Abstract
Background:
Vertebral artery (VA) stump syndrome (VASS) is an embolic source for cerebral infarction (CI) in the posterior circulation after VA occlusion.
Case Description:
A 63-year-old patient with a history of hypertension presented to our emergent department with dizziness, vomiting, and gait disturbance. Head magnetic resonance imaging (MRI) showed acute CIs in the bilateral cerebellar hemispheres and the vermis. Magnetic resonance angiography revealed patency of the VA and basilar artery. Left subclavian artery digital subtraction angiography (DSA) revealed severe left VA orifice stenosis and collateral flow from the deep cervical artery into the left V2 segment.
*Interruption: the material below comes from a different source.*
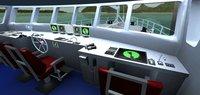 Cкриншот Ship Simulator Extremes, изображение № 178788 - RAWG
Right VA angiography showed retrograde flow to the left V4 segment, branching bihemispheric posterior inferior cerebellar artery (PICA), and to-and-flow appearance in the proximal PICA segment and VA. VASS was diagnosed, and conservative treatment with aspirin was administered. Worsened nausea and gait disturbance had developed during hospitalization. MRI revealed an enlarged posterior circulation CI. Follow-up DSA revealed proximal to-and-flow appearance translocation to the proximal V4 segment and poor PICA flow. We performed proximal V4 segment parent artery occlusion (PAO) by endovascular therapy. No recurrence of symptoms or CI was observed. The patient was discharged on day 32 of hospitalization with 1 on the modified Rankin scale.
Conclusion:
We reported a rare case of VASS involving bihemispheric PICA. No CI recurrence was observed after performing PAO of the proximal V4 segment. When treating acute cases of bilateral cerebellar CI due to VASS, the contribution of PICA variations should be considered.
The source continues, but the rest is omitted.